Virginia Woolf - 'Kew Gardens' 1921
As I walked the lawn towards the Palm House between the beds of roses on either side, the sun beat down upon my neck. Without warning a plane passed overhead driving directly into the sun and casting 300 mph horizontal shadows over the glass panels of the roof. It's nearly 100 years since Virginia Woolf wrote about a day at Kew, and since then the sun has become a little fiercer, planes are more frequent and more polluting, but some things remain the same. The glorious Palm House first erected in 1848 is still as breathtaking today as when it was first built, and I stopped to take in the magnificence of this Victorian structure before I ventured inside.
There's something about the Palm House that reminds me of a library or a church before mass.
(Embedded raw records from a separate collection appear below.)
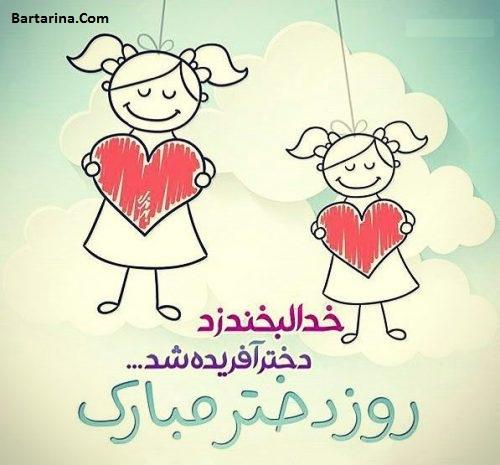 عکس نوشته تبریک روز دختر 3 مرداد 96 + پیام تبریک روز دختر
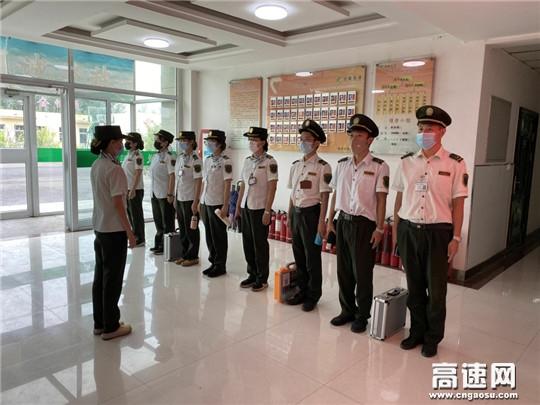 河北沧廊(京沪)高速姚官屯收费站作风纪律整顿活动总结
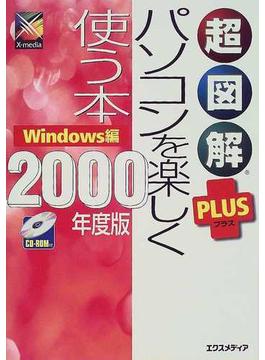 超図解PLUSパソコンを楽しく使う本 Windows編 2000年度版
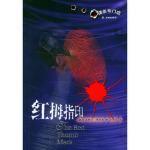 红拇指印 (英)奥斯汀・弗里曼,吴幸宜 译林出版社 9787806577288
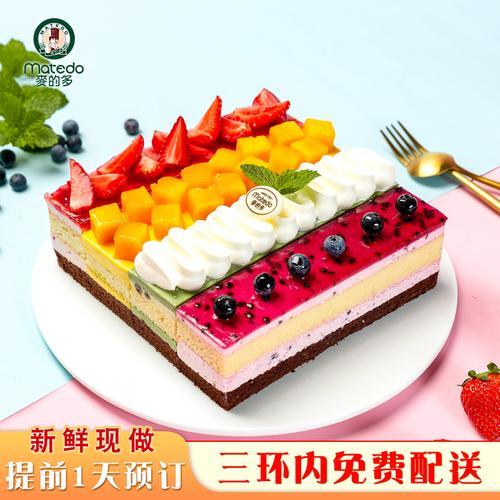 麦的多新品慕斯生日蛋糕网红创意现做水果蛋糕成都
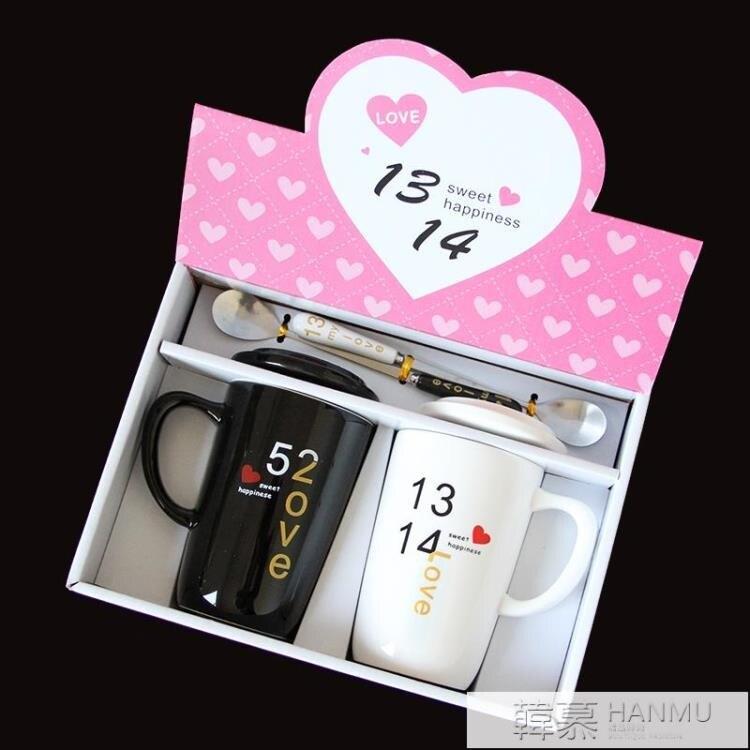 馬克杯 情侶杯子一對水杯創意禮品陶瓷杯馬克杯帶蓋勺家用牛奶杯咖啡茶杯 【交換禮物】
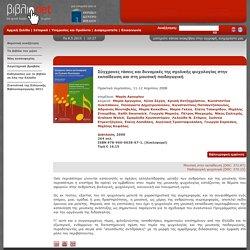 Σύγχρονες τάσεις και δυναμικές της σχολικής ψυχολογίας στην εκπαίδευση και στη μουσική παιδαγωγική / Συλλογικό έργο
Somewhere that makes you walk a little more slowly and whisper as though the chatter of every day is disrespectful and out of place below the pleated leaves and light dappled trees. Silently the horticulturalists attended to their work, like clergy in a small cathedral accompanied by the gentle hiss of the sprinklers. There is a magic in the atmosphere that seduces you into paying attention, piquing your curiosity and widening your screen sore eyes. The sensuality of new found love, the fecundity of nature makes the heart quicken a little; a feeling summed up by the Mimosa padisa (sensitive plant) that curled up as I tickled it.
And this is the beauty of Kew. A place where plants are sacred, each leaf and petal tended and preserved for the future of science, beauty and the planet. Within one of the most densely populated cities in the world, people find the space to saunter, to whisper and connect intellectually and sensually to the natural world. The gentle and enduring charm of botanical art encapsulates this magic.
Kew inspires feelings of love, care and the need to cherish. The Kew collection not only pays homage to the past but looks towards the future, in some small way contributing to the appreciation of the natural world and our need to protect it. Art has the capacity to inspire us, to rouse the passions needed to fully appreciate our beautiful planet and the fight to save it.